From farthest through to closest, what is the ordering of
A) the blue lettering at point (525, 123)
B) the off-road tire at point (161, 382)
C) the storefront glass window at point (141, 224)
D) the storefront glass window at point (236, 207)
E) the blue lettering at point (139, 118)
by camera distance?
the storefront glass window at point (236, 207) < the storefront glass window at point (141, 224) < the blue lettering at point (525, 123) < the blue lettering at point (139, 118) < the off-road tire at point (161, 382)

• [Goal of the exercise]: Return every line of the rows above that contains the word "glass", matching case exactly.

• [Expected answer]:
C) the storefront glass window at point (141, 224)
D) the storefront glass window at point (236, 207)
the storefront glass window at point (236, 207) < the storefront glass window at point (141, 224) < the blue lettering at point (525, 123) < the blue lettering at point (139, 118) < the off-road tire at point (161, 382)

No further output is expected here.